Capital gains tax in Hong Kong 2026
Hong Kong charges no capital gains tax: shares, funds and long-held property sell with 0% tax whoever the seller is.
The only danger zone is trading dressed as investing — quick property flips and speculative deals can be recharacterized as trading activity and taxed as business profits at 15%.
At a glance
- top rate
- 0% (7.5%/15% two-tier profits tax if the deal is trading)
- entry band
- 0%
- tax year basis
- Not assessed for capital gains
- filing deadline
- None for exempt gains
- residency basis
- Same for residents and non-residents
- regime flag
- Stamp duty applies to share and property transfers — a transaction cost, not a gains tax
Rates
Capital gains treatment (2026/27)
| Rate | Base | Applies to |
|---|---|---|
| 0% | — | Gains on shares, funds, property and other capital assets |
| 15% | Net profits | Speculative deals the law treats as trading ventures — property flips are the classic case |
| Stamp duty | Transaction value | Transfers of Hong Kong stock and immovable property (separate transaction tax) |
Residency
Residency trigger
Intention at purchase is what the Inland Revenue Department tests — financing, holding period, improvement work and the pattern of deals decide whether a 'gain' was really trading profit.
Non-resident treatment
Identical 0%; non-residents' securities transactions through licensed intermediaries are specifically exempt from profits tax.
Notes
- Property trading is Hong Kong's most litigated tax issue — documentation of long-term intent matters.
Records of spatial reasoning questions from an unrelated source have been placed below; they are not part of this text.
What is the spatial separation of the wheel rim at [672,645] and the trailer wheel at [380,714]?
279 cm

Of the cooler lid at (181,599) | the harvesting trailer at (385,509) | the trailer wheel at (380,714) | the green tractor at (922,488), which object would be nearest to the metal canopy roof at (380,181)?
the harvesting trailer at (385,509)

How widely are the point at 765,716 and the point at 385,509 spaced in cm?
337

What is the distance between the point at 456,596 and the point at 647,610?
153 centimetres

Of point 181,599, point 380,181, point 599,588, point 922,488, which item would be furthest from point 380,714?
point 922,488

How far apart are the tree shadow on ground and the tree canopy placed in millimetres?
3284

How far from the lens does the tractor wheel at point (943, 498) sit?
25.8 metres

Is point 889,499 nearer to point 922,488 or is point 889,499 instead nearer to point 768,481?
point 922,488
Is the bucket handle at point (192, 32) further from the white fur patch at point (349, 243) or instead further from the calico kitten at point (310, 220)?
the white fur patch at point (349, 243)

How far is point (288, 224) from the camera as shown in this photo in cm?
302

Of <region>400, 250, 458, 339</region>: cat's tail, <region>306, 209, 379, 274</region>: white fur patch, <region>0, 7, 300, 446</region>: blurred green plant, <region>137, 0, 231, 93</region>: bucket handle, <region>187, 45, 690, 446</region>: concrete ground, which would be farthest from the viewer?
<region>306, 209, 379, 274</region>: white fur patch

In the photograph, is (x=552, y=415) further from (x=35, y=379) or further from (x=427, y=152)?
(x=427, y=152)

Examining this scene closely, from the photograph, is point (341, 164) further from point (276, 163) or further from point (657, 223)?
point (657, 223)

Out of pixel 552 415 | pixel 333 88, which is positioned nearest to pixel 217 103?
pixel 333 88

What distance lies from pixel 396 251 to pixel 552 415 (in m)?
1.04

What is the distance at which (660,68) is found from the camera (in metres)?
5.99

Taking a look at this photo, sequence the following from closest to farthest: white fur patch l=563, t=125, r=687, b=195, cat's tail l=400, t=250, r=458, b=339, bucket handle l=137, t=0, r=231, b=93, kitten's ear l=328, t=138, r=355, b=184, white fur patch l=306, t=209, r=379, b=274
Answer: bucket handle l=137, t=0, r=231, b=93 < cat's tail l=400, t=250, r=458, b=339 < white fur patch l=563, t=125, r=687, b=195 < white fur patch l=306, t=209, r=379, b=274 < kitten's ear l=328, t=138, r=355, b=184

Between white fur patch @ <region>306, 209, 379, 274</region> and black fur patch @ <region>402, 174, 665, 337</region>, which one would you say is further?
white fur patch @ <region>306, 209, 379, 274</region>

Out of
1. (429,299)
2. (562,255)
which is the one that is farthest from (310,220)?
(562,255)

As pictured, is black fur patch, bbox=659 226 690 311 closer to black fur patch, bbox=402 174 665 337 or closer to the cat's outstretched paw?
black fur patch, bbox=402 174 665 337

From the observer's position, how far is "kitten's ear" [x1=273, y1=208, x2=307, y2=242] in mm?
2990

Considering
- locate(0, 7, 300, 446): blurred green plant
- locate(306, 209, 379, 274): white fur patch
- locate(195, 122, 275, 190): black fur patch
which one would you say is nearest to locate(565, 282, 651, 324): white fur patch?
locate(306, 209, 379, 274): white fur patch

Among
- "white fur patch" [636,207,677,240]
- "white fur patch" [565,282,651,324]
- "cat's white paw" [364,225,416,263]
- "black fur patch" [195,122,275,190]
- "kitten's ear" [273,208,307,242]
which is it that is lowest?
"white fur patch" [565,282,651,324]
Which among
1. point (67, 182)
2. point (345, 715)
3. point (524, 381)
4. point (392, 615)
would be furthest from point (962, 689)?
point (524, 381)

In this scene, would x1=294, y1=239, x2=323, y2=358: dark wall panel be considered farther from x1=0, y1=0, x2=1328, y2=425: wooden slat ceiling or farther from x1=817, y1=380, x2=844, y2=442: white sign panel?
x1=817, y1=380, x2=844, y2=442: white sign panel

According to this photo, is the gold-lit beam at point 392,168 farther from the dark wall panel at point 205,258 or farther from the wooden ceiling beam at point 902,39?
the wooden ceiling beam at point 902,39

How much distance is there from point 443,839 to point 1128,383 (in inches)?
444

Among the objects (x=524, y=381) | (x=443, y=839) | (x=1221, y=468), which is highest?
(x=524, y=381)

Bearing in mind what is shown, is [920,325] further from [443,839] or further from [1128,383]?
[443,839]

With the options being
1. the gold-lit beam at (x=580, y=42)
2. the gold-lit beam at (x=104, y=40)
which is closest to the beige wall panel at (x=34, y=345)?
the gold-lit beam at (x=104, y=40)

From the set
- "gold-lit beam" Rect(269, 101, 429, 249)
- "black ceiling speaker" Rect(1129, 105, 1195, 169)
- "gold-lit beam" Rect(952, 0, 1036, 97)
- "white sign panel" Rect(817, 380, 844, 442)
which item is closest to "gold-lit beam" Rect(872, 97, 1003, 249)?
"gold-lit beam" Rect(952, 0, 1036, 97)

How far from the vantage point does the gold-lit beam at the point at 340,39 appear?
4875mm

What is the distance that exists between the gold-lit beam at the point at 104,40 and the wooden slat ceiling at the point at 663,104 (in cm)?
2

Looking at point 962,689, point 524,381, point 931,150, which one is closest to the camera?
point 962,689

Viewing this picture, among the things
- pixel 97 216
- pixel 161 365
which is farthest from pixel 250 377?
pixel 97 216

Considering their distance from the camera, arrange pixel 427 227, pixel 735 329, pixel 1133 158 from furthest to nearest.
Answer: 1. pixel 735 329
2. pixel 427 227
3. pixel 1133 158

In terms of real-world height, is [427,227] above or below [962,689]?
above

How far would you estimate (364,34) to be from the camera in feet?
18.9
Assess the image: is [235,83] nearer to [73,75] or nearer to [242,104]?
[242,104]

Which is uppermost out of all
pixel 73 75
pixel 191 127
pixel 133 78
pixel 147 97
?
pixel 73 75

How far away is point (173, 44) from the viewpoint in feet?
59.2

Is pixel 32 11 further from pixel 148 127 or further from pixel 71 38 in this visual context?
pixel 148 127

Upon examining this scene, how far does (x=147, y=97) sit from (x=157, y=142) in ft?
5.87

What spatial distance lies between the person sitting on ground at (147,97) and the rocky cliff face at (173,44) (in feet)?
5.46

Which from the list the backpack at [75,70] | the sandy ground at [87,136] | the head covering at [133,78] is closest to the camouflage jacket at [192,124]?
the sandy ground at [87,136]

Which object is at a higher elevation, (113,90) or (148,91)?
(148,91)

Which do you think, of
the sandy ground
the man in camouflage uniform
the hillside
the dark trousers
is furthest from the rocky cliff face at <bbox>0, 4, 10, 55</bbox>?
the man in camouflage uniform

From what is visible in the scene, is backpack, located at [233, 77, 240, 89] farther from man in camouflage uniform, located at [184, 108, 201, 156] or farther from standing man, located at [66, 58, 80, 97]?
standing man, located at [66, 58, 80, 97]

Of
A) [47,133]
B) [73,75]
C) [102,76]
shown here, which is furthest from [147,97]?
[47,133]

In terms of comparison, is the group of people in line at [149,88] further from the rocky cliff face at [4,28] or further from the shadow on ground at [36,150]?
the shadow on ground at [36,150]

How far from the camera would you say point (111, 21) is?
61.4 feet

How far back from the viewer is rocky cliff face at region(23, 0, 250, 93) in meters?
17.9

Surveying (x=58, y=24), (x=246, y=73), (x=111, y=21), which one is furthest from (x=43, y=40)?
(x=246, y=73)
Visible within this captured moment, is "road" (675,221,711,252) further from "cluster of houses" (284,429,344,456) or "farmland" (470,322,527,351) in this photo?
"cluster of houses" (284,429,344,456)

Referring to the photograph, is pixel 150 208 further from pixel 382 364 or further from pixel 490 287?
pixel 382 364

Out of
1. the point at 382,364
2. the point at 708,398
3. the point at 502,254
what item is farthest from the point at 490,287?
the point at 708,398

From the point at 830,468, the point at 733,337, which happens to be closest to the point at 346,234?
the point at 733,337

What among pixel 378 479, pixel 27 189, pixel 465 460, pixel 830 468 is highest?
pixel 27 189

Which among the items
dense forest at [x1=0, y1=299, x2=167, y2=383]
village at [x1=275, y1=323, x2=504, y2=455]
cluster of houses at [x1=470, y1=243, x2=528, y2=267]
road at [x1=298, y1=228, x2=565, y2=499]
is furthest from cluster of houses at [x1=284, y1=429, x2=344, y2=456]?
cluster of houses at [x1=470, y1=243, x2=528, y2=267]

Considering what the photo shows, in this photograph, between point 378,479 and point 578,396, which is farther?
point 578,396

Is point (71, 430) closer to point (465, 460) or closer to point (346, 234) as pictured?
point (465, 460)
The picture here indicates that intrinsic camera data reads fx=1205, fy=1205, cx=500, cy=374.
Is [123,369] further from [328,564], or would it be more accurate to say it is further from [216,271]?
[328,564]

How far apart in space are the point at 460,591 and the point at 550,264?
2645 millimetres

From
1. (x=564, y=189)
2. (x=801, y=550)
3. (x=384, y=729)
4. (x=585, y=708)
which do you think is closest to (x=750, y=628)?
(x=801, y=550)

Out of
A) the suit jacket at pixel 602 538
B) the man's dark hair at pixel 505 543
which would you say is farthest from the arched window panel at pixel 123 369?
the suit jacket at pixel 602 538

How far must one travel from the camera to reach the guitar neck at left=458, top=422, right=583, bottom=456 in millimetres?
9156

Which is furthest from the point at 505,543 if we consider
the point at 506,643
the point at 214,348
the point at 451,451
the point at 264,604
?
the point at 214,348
- Losses have no tax value since gains have none.
- Foreign capital gains are equally untaxed under the territorial system.
- Government bonds and long-term debt instruments carry their own interest and trading-profit exemptions.
FAQ
Does Hong Kong tax capital gains?
No — 0% on investment gains of any size; only profits from speculative trading-style transactions can be taxed, under the two-tier profits tax — 7.5% on the first HKD 2 million, 15% above.
When can a property sale be taxed?
When the facts look like trading — short ownership, financing beyond your means to hold, renovation for resale — the profit becomes business income at 15% rather than an exempt gain.
Figures: tax year 2026/27 (April–March), compiled from public sources. Not tax advice.